Improving Habitat with Indiangrass

indian grass

Mossy Oak's Nativ Nurseries sells Indiangrass plugs.

As wildlife biologists and grassland managers have recognized the role that native grasses play in providing nesting cover for upland game birds, opportunities for landowners to incorporate indiangrass into wildlife habitat management plans have increased. Most importantly, simply learning to recognize this species in remnant stands where it already exists can help to preserve the genetic diversity of prairie remnants. By identifying small existing stands and avoiding herbicide application and mowing, patches can be expanded, especially along roadways and field margins.

In addition to identifying and promoting existing stands, there are many opportunities to plant indiangrass or other native prairie species around the farm or hunting sites. Like many of our native warm season species, periodic prescribed burning or other means or competition control can help it to expand. Indiangrass can also be planted from seed. However, extensive preparation is necessary to be successful in stand establishment. Stands can be slow to start from seed, so competition control is vital for the first two years after planting.

As an alternative to planting from seed, many native plant nurseries have started offering indiangrass plugs that allow for more rapid stand establishment.
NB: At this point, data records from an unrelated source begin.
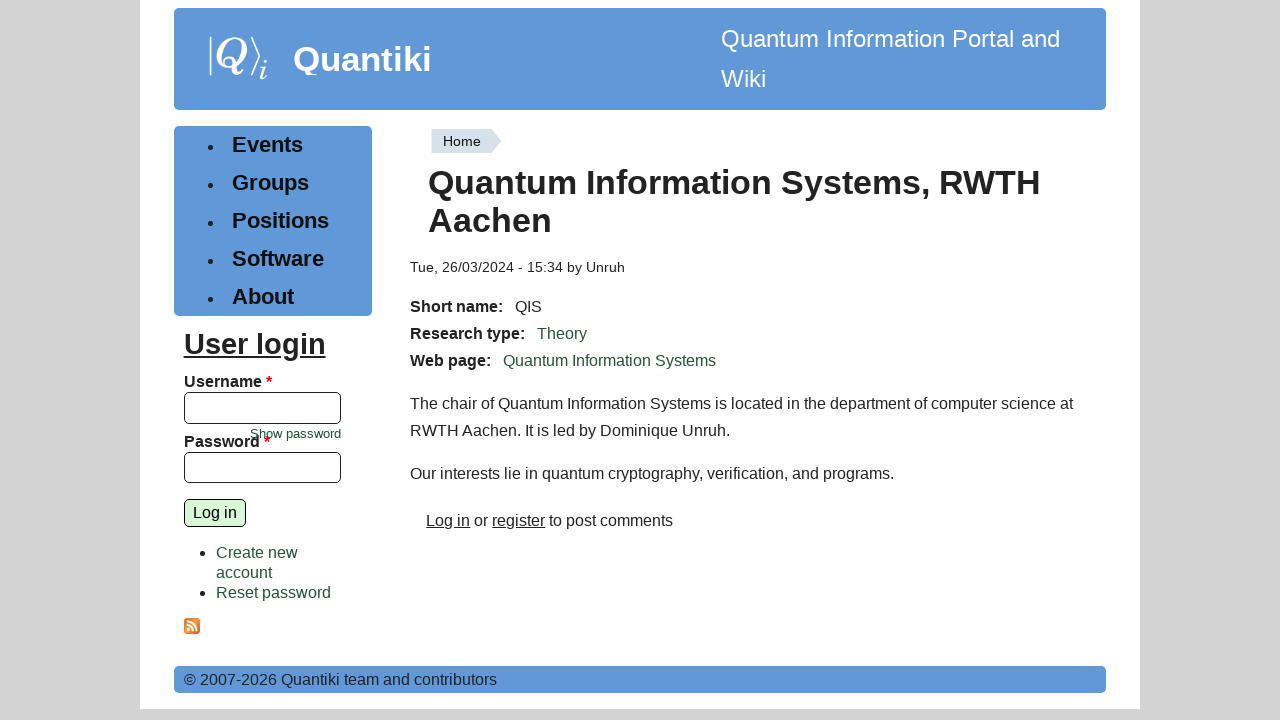

--- FILE ---
content_type: text/css; charset=utf-8
request_url: https://quantiki.org/sites/default/files/css/css_TeM6djPEz_0xzL3nrRzHAfO4x5JKhWdXOviOitTNZA4.css
body_size: -66
content:
@font-face{font-family:'Open Sans';font-style:normal;font-weight:400;font-display:swap;src:url(/core/misc/opensans/OpenSans-Regular-webfont.woff2) format('woff2'),url(/core/misc/opensans/OpenSans-Regular-webfont.woff) format('woff');}@font-face{font-family:'Open Sans';font-style:italic;font-weight:400;font-display:swap;src:url(/core/misc/opensans/OpenSans-Italic-webfont.woff2) format('woff2'),url(/core/misc/opensans/OpenSans-Italic-webfont.woff) format('woff');}@font-face{font-family:'Open Sans';font-style:normal;font-weight:700;font-display:swap;src:url(/core/misc/opensans/OpenSans-Bold-webfont.woff2) format('woff2'),url(/core/misc/opensans/OpenSans-Bold-webfont.woff) format('woff');}@font-face{font-family:'Open Sans';font-style:italic;font-weight:700;font-display:swap;src:url(/core/misc/opensans/OpenSans-BoldItalic-webfont.woff2) format('woff2'),url(/core/misc/opensans/OpenSans-BoldItalic-webfont.woff) format('woff');}
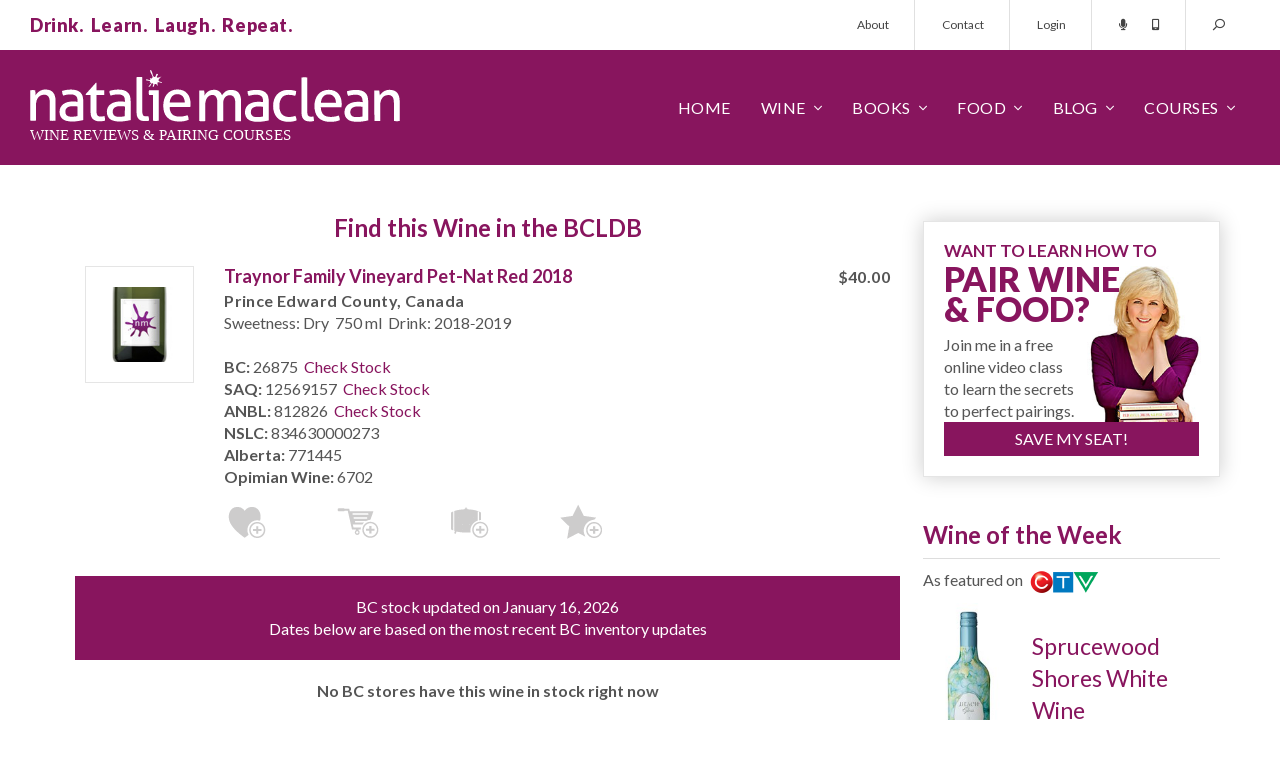

--- FILE ---
content_type: application/javascript
request_url: https://www.nataliemaclean.com/js/bc.js?201510
body_size: 183
content:
var BC = {
    FetchStoresForUser: function ()
    {
        $("#strnone").hide(); $("#strwait").show(); $.getJSON("/stores/british-columbia/ajax_userstores.aspx", function (data)
        {
            if (data.storesfound != null) {
                location.href = "/myaccount/?jmp=stores";
            }
            else {
                $("#strwait").hide(); $("#strnone").show(); if (data.error != null) { alert(data.error); } else { 
                    alert("Unable to find liquor stores. Please try again later");
                }
            }
        });
    },
    UpdateStock: function (wid)
    {
        $("#lu_" + wid).hide();
        $("#luw_" + wid).show();
        $.getJSON("/stores/british-columbia/stocksynch/winesynch.aspx?wid=" + wid, function (data)
        {
            if (data.synchdone != null)
            { location.href = "/stores/british-columbia/stockcheck.aspx?wid=" + wid; }
            else
            {
                $("#luw_" + wid).hide(); $("#lu_" + wid).show(); 
                if (data.error != null) { alert(data.error); }
                else { alert("Unable to fetch latest stock for this wine. Please try again later"); }
            }
        });
    }
};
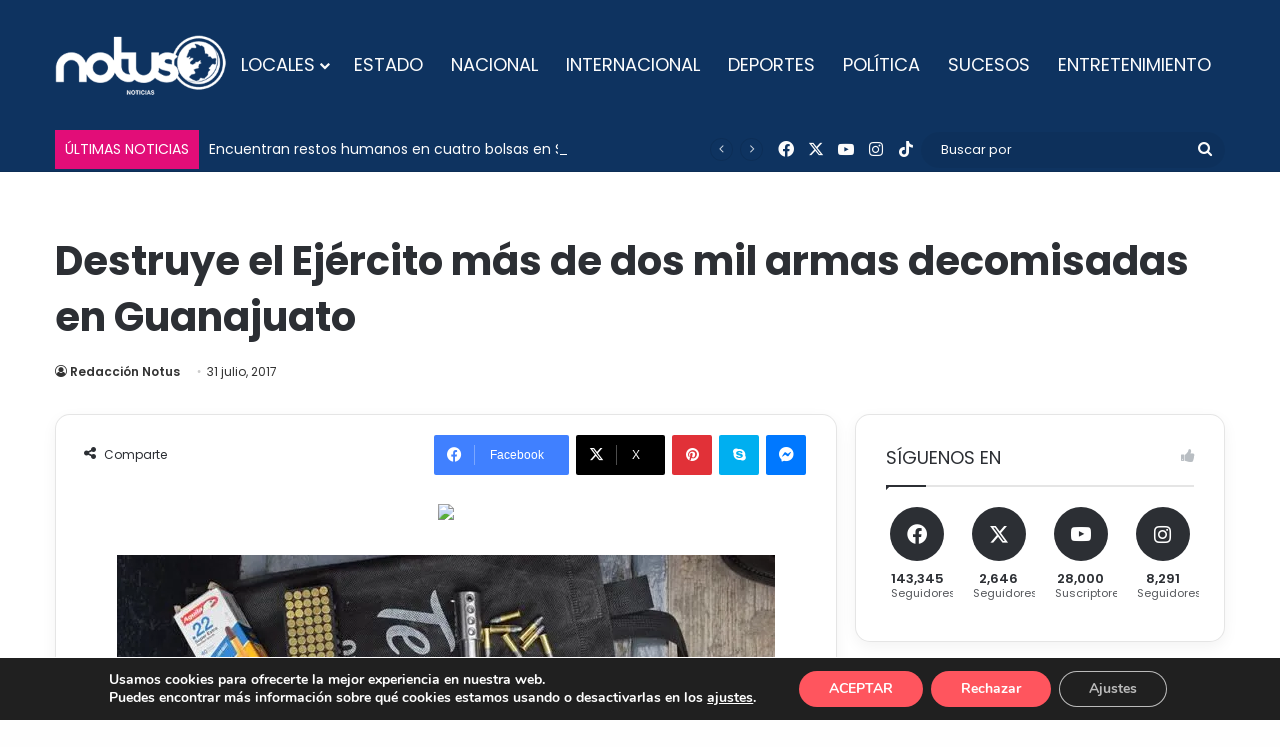

--- FILE ---
content_type: text/html; charset=utf-8
request_url: https://www.google.com/recaptcha/api2/aframe
body_size: 268
content:
<!DOCTYPE HTML><html><head><meta http-equiv="content-type" content="text/html; charset=UTF-8"></head><body><script nonce="bM-GBhreq7-vqeBD-XWUwA">/** Anti-fraud and anti-abuse applications only. See google.com/recaptcha */ try{var clients={'sodar':'https://pagead2.googlesyndication.com/pagead/sodar?'};window.addEventListener("message",function(a){try{if(a.source===window.parent){var b=JSON.parse(a.data);var c=clients[b['id']];if(c){var d=document.createElement('img');d.src=c+b['params']+'&rc='+(localStorage.getItem("rc::a")?sessionStorage.getItem("rc::b"):"");window.document.body.appendChild(d);sessionStorage.setItem("rc::e",parseInt(sessionStorage.getItem("rc::e")||0)+1);localStorage.setItem("rc::h",'1769428381468');}}}catch(b){}});window.parent.postMessage("_grecaptcha_ready", "*");}catch(b){}</script></body></html>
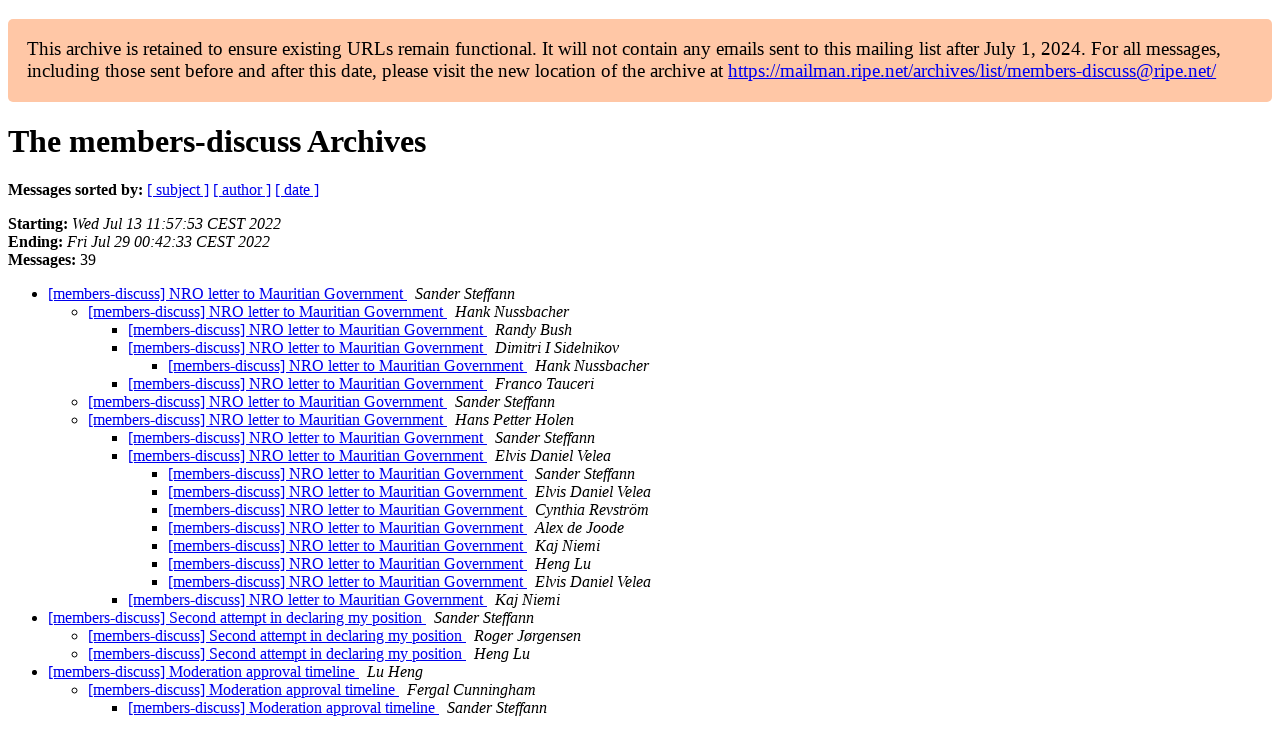

--- FILE ---
content_type: text/html
request_url: https://www.ripe.net/ripe/mail/archives/members-discuss/2022-July/thread.html
body_size: 1359
content:
<!DOCTYPE html>

<html xmlns="http://www.w3.org/1999/xhtml">
<head>
<meta charset="utf-8"/>
<meta content="width=device-width, initial-scale=1.0" name="viewport"/>
<title>The members-discuss July 2022 Archive by thread — RIPE Network Coordination Centre</title> 





















<meta content="noindex,follow" name="robots"/>
</head>
<body>


<main class="container-fluid">
<div class="container box-shadow clearfix" id="portal-columns">


<div class="col-md-12" id="portal-column-content">

<div id="content">
<div>
<div id="external">


<p style="background:#ffc7a6;padding:1em;border-radius:5px;font-size:larger;">This archive is retained to ensure existing URLs remain functional. It will not contain any emails sent to this mailing list after July 1, 2024. For all messages, including those sent before and after this date, please visit the new location of the archive at <a href="https://mailman.ripe.net/archives/list/members-discuss@ripe.net/">https://mailman.ripe.net/archives/list/members-discuss@ripe.net/</a></p><h1 name="start">The members-discuss Archives</h1>
<p><strong>Messages sorted by:</strong> <a href="subject.html#start">[ subject ]</a> <a href="author.html#start">[ author ]</a> <a href="date.html#start">[ date ]</a></p>
<p>
<strong>Starting:</strong> <i>Wed Jul 13 11:57:53 CEST 2022</i><br/>
<strong>Ending:</strong> <i>Fri Jul 29 00:42:33 CEST 2022</i><br/>
<strong>Messages:</strong> 39
                </p>
<ul>

<li><a href="004572.html">[members-discuss] NRO letter to Mauritian Government
</a><a name="4572"> </a>
<i>Sander Steffann
</i>
<ul>

<li><a href="004573.html">[members-discuss] NRO letter to Mauritian Government
</a><a name="4573"> </a>
<i>Hank Nussbacher
</i>
<ul>

<li><a href="004574.html">[members-discuss] NRO letter to Mauritian Government
</a><a name="4574"> </a>
<i>Randy Bush
</i>

<li><a href="004575.html">[members-discuss] NRO letter to Mauritian Government
</a><a name="4575"> </a>
<i>Dimitri I Sidelnikov
</i>
<ul>

<li><a href="004577.html">[members-discuss] NRO letter to Mauritian Government
</a><a name="4577"> </a>
<i>Hank Nussbacher
</i>
</li></ul>

<li><a href="004576.html">[members-discuss] NRO letter to Mauritian Government
</a><a name="4576"> </a>
<i>Franco Tauceri
</i>
</li></li></li></ul>

<li><a href="004578.html">[members-discuss] NRO letter to Mauritian Government
</a><a name="4578"> </a>
<i>Sander Steffann
</i>

<li><a href="004582.html">[members-discuss] NRO letter to Mauritian Government
</a><a name="4582"> </a>
<i>Hans Petter Holen
</i>
<ul>

<li><a href="004584.html">[members-discuss] NRO letter to Mauritian Government
</a><a name="4584"> </a>
<i>Sander Steffann
</i>

<li><a href="004585.html">[members-discuss] NRO letter to Mauritian Government
</a><a name="4585"> </a>
<i>Elvis Daniel Velea
</i>
<ul>

<li><a href="004586.html">[members-discuss] NRO letter to Mauritian Government
</a><a name="4586"> </a>
<i>Sander Steffann
</i>

<li><a href="004588.html">[members-discuss] NRO letter to Mauritian Government
</a><a name="4588"> </a>
<i>Elvis Daniel Velea
</i>

<li><a href="004591.html">[members-discuss] NRO letter to Mauritian Government
</a><a name="4591"> </a>
<i>Cynthia Revström
</i>

<li><a href="004592.html">[members-discuss] NRO letter to Mauritian Government
</a><a name="4592"> </a>
<i>Alex de Joode
</i>

<li><a href="004594.html">[members-discuss] NRO letter to Mauritian Government
</a><a name="4594"> </a>
<i>Kaj Niemi
</i>

<li><a href="004597.html">[members-discuss] NRO letter to Mauritian Government
</a><a name="4597"> </a>
<i>Heng Lu
</i>

<li><a href="004587.html">[members-discuss] NRO letter to Mauritian Government
</a><a name="4587"> </a>
<i>Elvis Daniel Velea
</i>
</li></li></li></li></li></li></li></ul>

<li><a href="004593.html">[members-discuss] NRO letter to Mauritian Government
</a><a name="4593"> </a>
<i>Kaj Niemi
</i>
</li></li></li></ul>
</li></li></li></ul>

<li><a href="004579.html">[members-discuss] Second attempt in declaring my position
</a><a name="4579"> </a>
<i>Sander Steffann
</i>
<ul>

<li><a href="004580.html">[members-discuss] Second attempt in declaring my position
</a><a name="4580"> </a>
<i>Roger Jørgensen
</i>

<li><a href="004581.html">[members-discuss] Second attempt in declaring my position
</a><a name="4581"> </a>
<i>Heng Lu
</i>
</li></li></ul>

<li><a href="004583.html">[members-discuss] Moderation approval timeline
</a><a name="4583"> </a>
<i>Lu Heng
</i>
<ul>

<li><a href="004589.html">[members-discuss] Moderation approval timeline
</a><a name="4589"> </a>
<i>Fergal Cunningham
</i>
<ul>

<li><a href="004590.html">[members-discuss] Moderation approval timeline
</a><a name="4590"> </a>
<i>Sander Steffann
</i>
</li></ul>
</li></ul>

<li><a href="004595.html">[members-discuss] Update on ruling by Supreme Court of Mauritius in favour of Cloud Innovation
</a><a name="4595"> </a>
<i>Lu Heng
</i>
<ul>

<li><a href="004596.html">[members-discuss] Update on ruling by Supreme Court of Mauritius in favour of Cloud Innovation
</a><a name="4596"> </a>
<i>Lu Heng
</i>
</li></ul>

<li><a href="004598.html">[members-discuss] Clarifications on NRO Letter to Mauritian Government
</a><a name="4598"> </a>
<i>Hans Petter Holen
</i>
<ul>

<li><a href="004599.html">[members-discuss] Clarifications on NRO Letter to Mauritian Government
</a><a name="4599"> </a>
<i>Elad Cohen
</i>

<li><a href="004600.html">[members-discuss] Clarifications on NRO Letter to Mauritian Government
</a><a name="4600"> </a>
<i>Heng Lu
</i>
<ul>

<li><a href="004601.html">[members-discuss] Clarifications on NRO Letter to Mauritian Government
</a><a name="4601"> </a>
<i>Lutz Donnerhacke
</i>
<ul>

<li><a href="004602.html">[members-discuss] Clarifications on NRO Letter to Mauritian Government
</a><a name="4602"> </a>
<i>Heng Lu
</i>

<li><a href="004603.html">[members-discuss] Clarifications on NRO Letter to Mauritian Government
</a><a name="4603"> </a>
<i>Lutz Donnerhacke
</i>

<li><a href="004604.html">[members-discuss] Clarifications on NRO Letter to Mauritian Government
</a><a name="4604"> </a>
<i>Heng Lu
</i>

<li><a href="004605.html">[members-discuss] Clarifications on NRO Letter to Mauritian Government
</a><a name="4605"> </a>
<i>Randy Bush
</i>

<li><a href="004606.html">[members-discuss] Clarifications on NRO Letter to Mauritian Government
</a><a name="4606"> </a>
<i>Heng Lu
</i>

<li><a href="004610.html">[members-discuss] Clarifications on NRO Letter to Mauritian Government
</a><a name="4610"> </a>
<i>Sander Steffann
</i>
</li></li></li></li></li></li></ul>

<li><a href="004607.html">[members-discuss] Clarifications on NRO Letter to Mauritian Government
</a><a name="4607"> </a>
<i>Hans Petter Holen
</i>
<ul>

<li><a href="004608.html">[members-discuss] Clarifications on NRO Letter to Mauritian Government
</a><a name="4608"> </a>
<i>Heng Lu
</i>
</li></ul>
</li></li></ul>

<li><a href="004609.html">[members-discuss] Clarifications on NRO Letter to Mauritian Government
</a><a name="4609"> </a>
<i>Sander Steffann
</i>
</li></li></li></ul>
</li></li></li></li></li></ul>
<p><strong>Messages sorted by:</strong> <a href="subject.html#start">[ subject ]</a> <a href="author.html#start">[ author ]</a> <a href="date.html#start">[ date ]</a></p>
<p><strong>[ <a href="../">List archive</a> ] [  ]</strong></p>

</div>
</div>
</div>

</div>
</div>
</main>

</body>
</html>
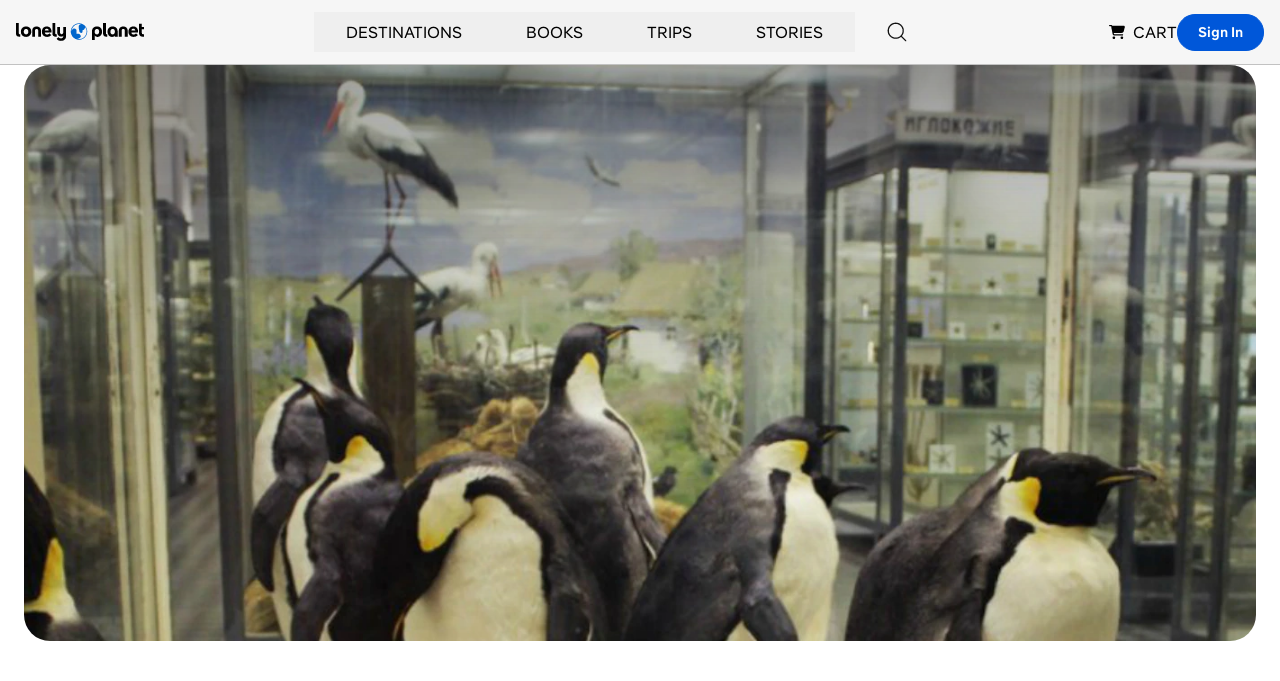

--- FILE ---
content_type: text/html; charset=utf-8
request_url: https://www.google.com/recaptcha/api2/aframe
body_size: 267
content:
<!DOCTYPE HTML><html><head><meta http-equiv="content-type" content="text/html; charset=UTF-8"></head><body><script nonce="KvE1JiIsC-Ga80xYshKSjQ">/** Anti-fraud and anti-abuse applications only. See google.com/recaptcha */ try{var clients={'sodar':'https://pagead2.googlesyndication.com/pagead/sodar?'};window.addEventListener("message",function(a){try{if(a.source===window.parent){var b=JSON.parse(a.data);var c=clients[b['id']];if(c){var d=document.createElement('img');d.src=c+b['params']+'&rc='+(localStorage.getItem("rc::a")?sessionStorage.getItem("rc::b"):"");window.document.body.appendChild(d);sessionStorage.setItem("rc::e",parseInt(sessionStorage.getItem("rc::e")||0)+1);localStorage.setItem("rc::h",'1768843337827');}}}catch(b){}});window.parent.postMessage("_grecaptcha_ready", "*");}catch(b){}</script></body></html>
Obviously setting out plants with more established root systems will help them to overcome competing vegetation more quickly. Though this might be difficult on large acreages, the establishment of indiangrass stands can contribute to any upland wildlife habitat improvement project. Additionally, many different varieties are currently available from nurseries. These range from varieties that have been selected for aesthetic qualities such as leaf color to ecotypes that are genetically well-adapted to certain regions of the country. Using genetic materials that matches local climate and site conditions can be a huge advantage for upland habitat improvement, especially considering the aggressive growth associated with many invasive species that must be addressed.

As you travel the highways and country roads this fall, take note of the amber seed heads of indiangrass that remain scattered across the landscape. These small patches are limited, but they represent a species that contributes a lot to soil erosion control and upland wildlife habitat. Indiangrass occupies soils that may be too droughty or poor for other grasses. This can be valuable information when developing a plan to improve upland habitat quality on your own property. When selecting a native grassland species for your projects, consider indiangrass due to its hardiness, drought-tolerance and for the benefits that it provides to many different species of wildlife.